Piękne lata dziewięćdziesiąte. Podstawówka w pełni sił. Dzieci grywają w piłkę na boisku, grają w berka, czy szukanego. A szczęśliwi posiadacze Amig wyrywają serca i łamią kręgosłupy pokonanych wrogów podczas elektronicznych pojedynków. Wracam wspomnieniami do pięknych czasów, kiedy to właścicielem Amigi 600 byłem i pierwsze Mortal Kombat ogrywałem (samotnie lub stadnie).

Materiał źródłowy

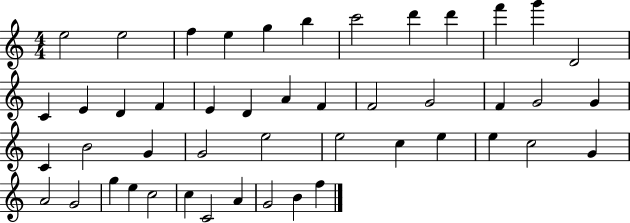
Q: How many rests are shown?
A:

Zadania do wykonania
a: Powtórz fragment strony od słów „Piękne lata dziewięćdziesiąte.” do słów „(samotnie lub stadnie).” włącznie.
b: Jaki model Amigi wymienia strona?
Dane nie są tu potrzebne.

Odpowiedzi do zadań
a:
Piękne lata dziewięćdziesiąte. Podstawówka w pełni sił. Dzieci grywają w piłkę na boisku, grają w berka, czy szukanego. A szczęśliwi posiadacze Amig wyrywają serca i łamią kręgosłupy pokonanych wrogów podczas elektronicznych pojedynków. Wracam wspomnieniami do pięknych czasów, kiedy to właścicielem Amigi 600 byłem i pierwsze Mortal Kombat ogrywałem (samotnie lub stadnie).

b: Amiga 600.